The first time I attempted to bake with flours other than the standard "white devil" was a disaster. Although my boys and I had a blast making blueberry muffins with quinoa flour and cookies with spelt flour, our enthusiasm faded rapidly when we took the first bite. None of us could even stomach a second try because the whole lot tasted that dreadful.
Since then, I have learned a great deal about the diverse types of whole-grain flours. I've come to know the varieties that successfully produce pancakes, muffins and cookies and those better for flatbreads and pizza crust. I've learned to take it slow and mix unfamiliar flours with familiar selections until my family's palate adjusts.
To save you some bad batches of baked goods, here is a cheat sheet for baking with healthful flours.
Why choose flours other than refined white? Refined white flour, called "the white devil" by many in the nutrition community, is made by removing the fiber, wheat germ and B vitamins from a wheat kernel. In fact, it has been shown that 93 percent of the fiber, 25 percent of the original protein content and almost 20 other essential nutrients are lost. The starchy (gluten) part of the kernel remains, is finely ground and is then bleached with chemicals. Sometimes the resulting refined flour is enriched with synthetic vitamins and minerals to make it "healthful" again, although the jury is out on whether our bodies absorb and use those synthetic vitamins as effectively. The body immediately turns this processed final product into glucose, which raises insulin levels and can contribute to sugar highs, energy lows, weight gain and cravings.
Most whole grains and many nuts and beans can be ground into flour, but they are not all interchangeable. Each has its own character, ranging from silky to gritty, and they yield different outcomes when baked. Wheat is the most versatile and popular because of its gluten content, which allows recipes to bind easily without crumbling.
When experimenting with whole-grain and bean flours, do so in stages. If a recipe calls for a cup of white flour, try a quarter-cup of a whole-grain flour and three-quarters cup white. Next time, increase the amount of whole-grain flour by a bit, ensuring it still suits your palate. There are countless cookbooks chock-full of recipes using all kinds of flours. Pick one up for tested recipes that will keep you from tossing batches of rock-hard muffins, crumbling cookies and bitter-tasting breads.

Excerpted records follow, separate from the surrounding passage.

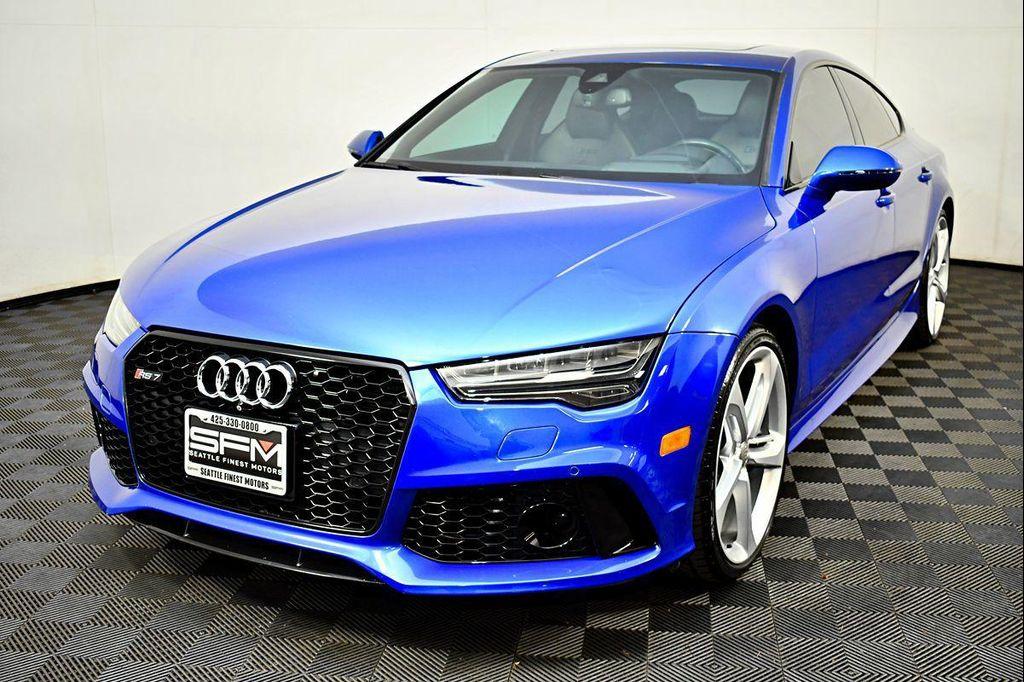 used 2016 Audi RS 7 car, priced at $40,250
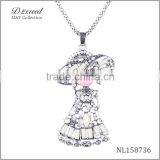 Turkish Jewelry Designer for Girls Fashion Necklace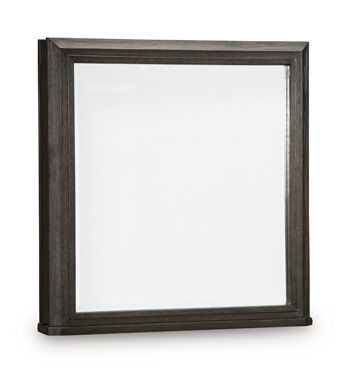 Bannette - Bedroom Mirror - Dark Brown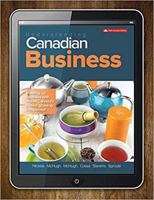 Understanding Canadian Business, Sixth Edition 0070963312 Book Cover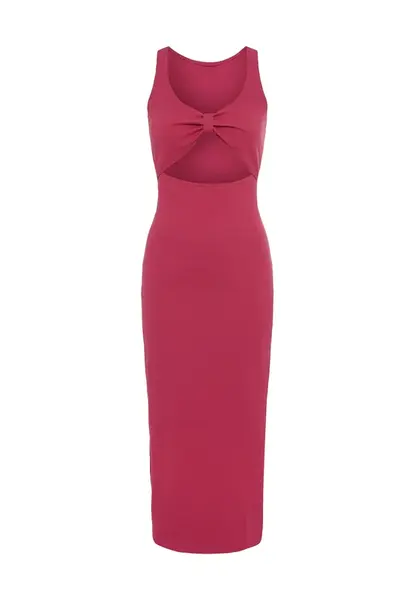 LSCN by LASCANA Šaty  neónovo fialová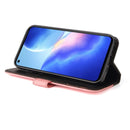 For OPPO Reno5 4G / 5G / Find X3 Lite Business Stitching-Color Horizontal Flip PU Leather Case with Holder & Card Slots & Photo Frame & Lanyard(Pink)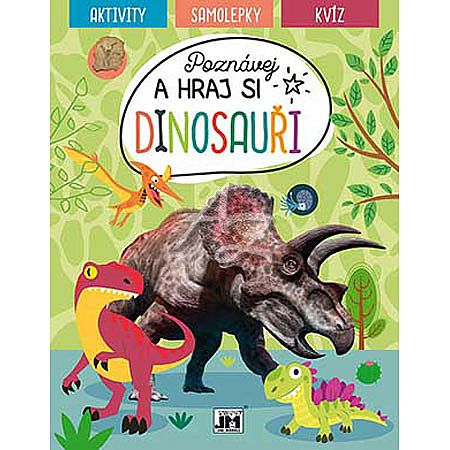 sešit Poznávej a hraj si, Dinosauři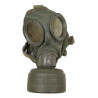 Masque à gaz M30 allemand, 1937-1939, complet, avec boîtier, nominatif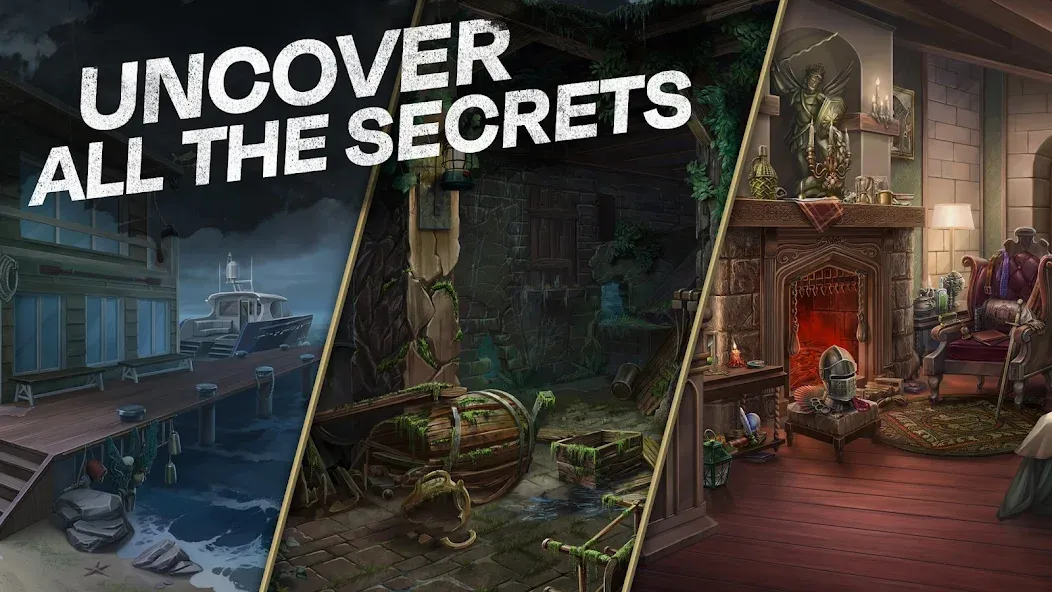 Скачать Murder by Choice: Mystery Game на Андроид — Много денег и подсказок — скриншот 4
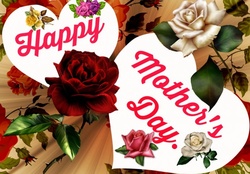 HAPPY MOTHER'S DAY TO ALL DN MOTHERS.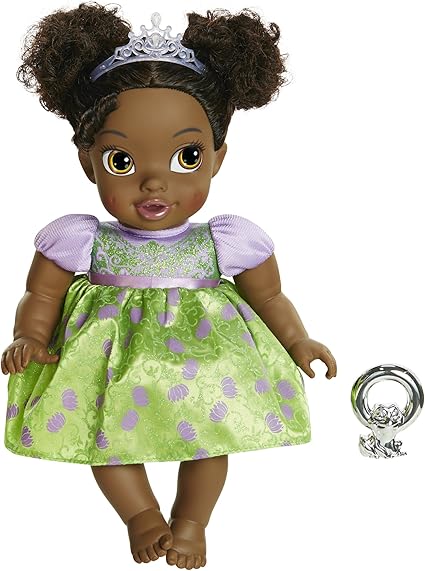 princess tiana baby doll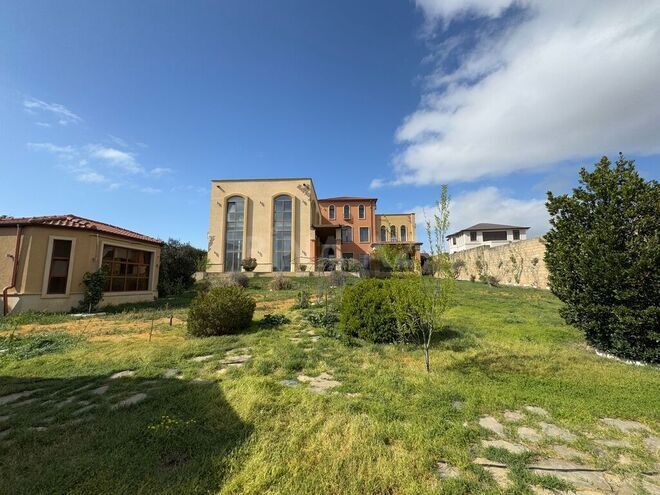 8 otaqlı həyət evi/bağ evi - Badamdar q. - 1500 m² (7)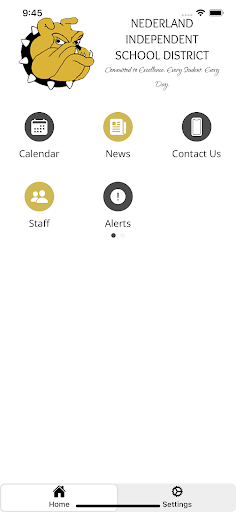 Android application Nederland ISD K-12 screenshort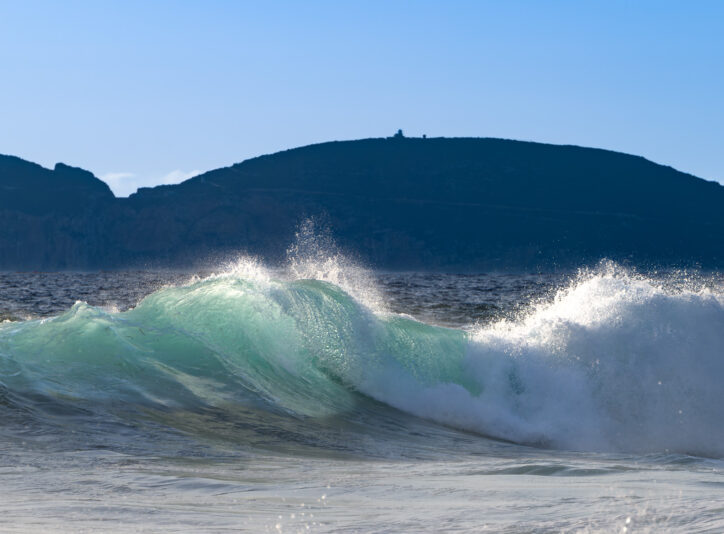 onde ad Alghero - Capo Caccia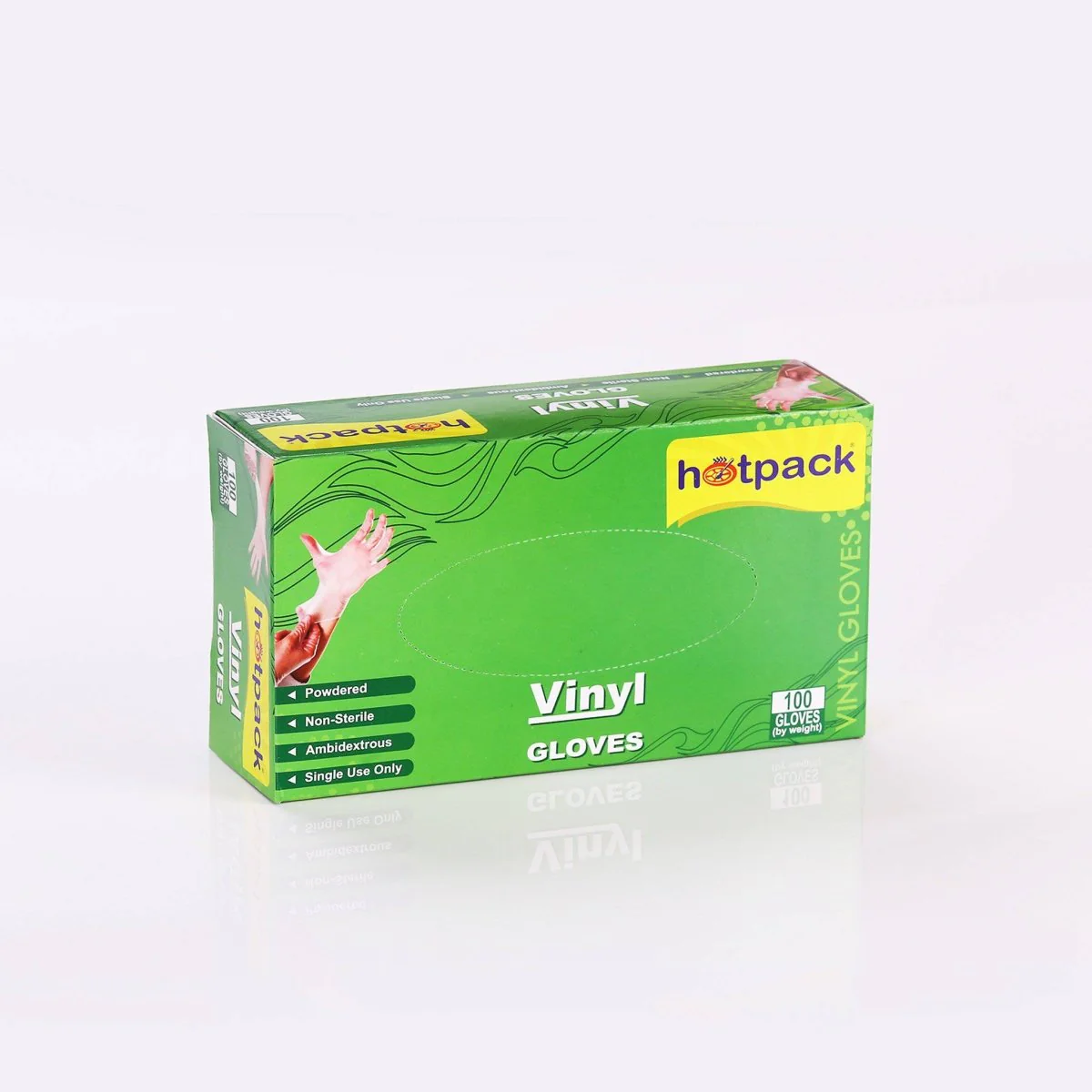 Powdered Vinyl Gloves - Image 3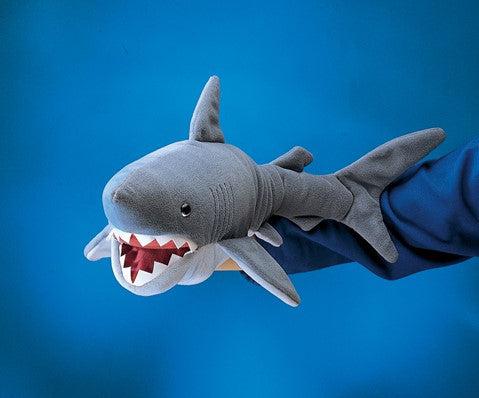 Fun Shark Hand Puppet - Soft Plush Toy for Kids, Storytelling & Role Play - Perfect for Classroom, Birthday Parties & Interactive Play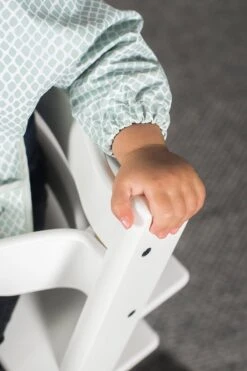 Jollein Slab Waterproof Met Mouw - Peach 35 Jollein Slab Waterproof Met Mouw - Peach -Zuigelingenvoeding 800x1200 86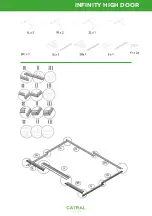 Предварительный просмотр 9 страницы CATRAL INFINITY HIGH DOOR Assembly Preparation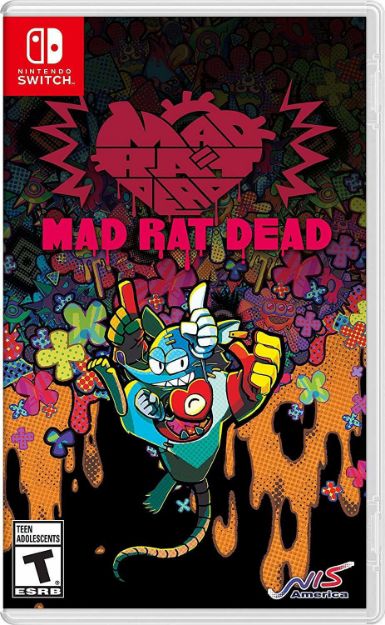 תמונה של MAD RAT DEAD - NINTENDO SWTICH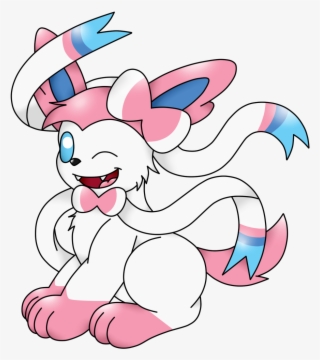 Sylveon Bae - Cartoon #9727064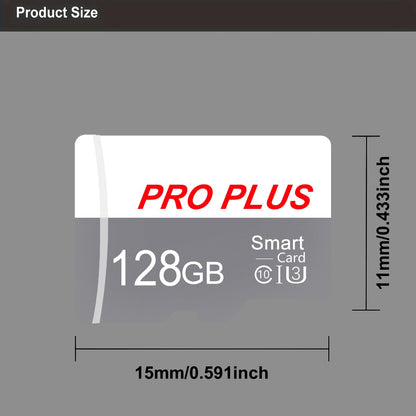 2 Pack Memory Card 128GB with Adapter, High Speed Memory Card, UHS-I C10 A1 Memory TF Card for Tablet/Mobile Phone/Camera/Car Audio/Game Console (TF183 White Gray 128GB)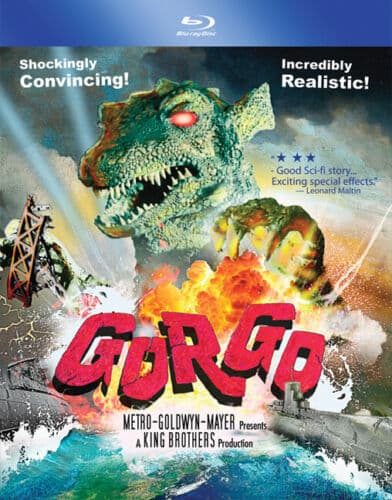 Gorgo [Blu-Ray] 1961 2013 [NTS Blu-Ray Region 2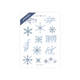 Printable Sticker: Frosted Storybook - Archer and Olive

The method of production has an effect on the flour's performance, flavor and nutrition. Organic flour from a stone-ground mill is ideal. Bob's Red Mill and Arrowhead Mills are two high-quality brands that can be found in grocery stores nationwide.
Store in an airtight container, ideally in the refrigerator. Processed white flour has a long shelf life, but whole-grain flours go rancid more quickly. Freshly ground, whole-grain flour has a shelf life of one to two months in a pantry and four in the fridge. Store-bought flour will have a use-by date on it. A rancid flour will begin to smell and give an unsavory taste. Rancid flours also have lower nutrient content.
Bob's Red Mill, a producer of many high-quality whole grains and whole-grain flours, suggests using 2 ½ teaspoons of baking powder per cup of a wheat-free/gluten-free flour. And when baking without wheat or gluten, add xanthan gum or guar gum (both binders that keep batter from separating) to improve the texture of the baked good. Visit bobsredmill.com for additional details. My favorite brands of gluten-free flour are Deya's Gluten Free Flour, which can be bought at deyasglutenfree.com, and Bob's Red Mill Gluten-Free Flour and Pamela's Gluten-Free Bread Mix, both of which can be found at grocery stores nationwide.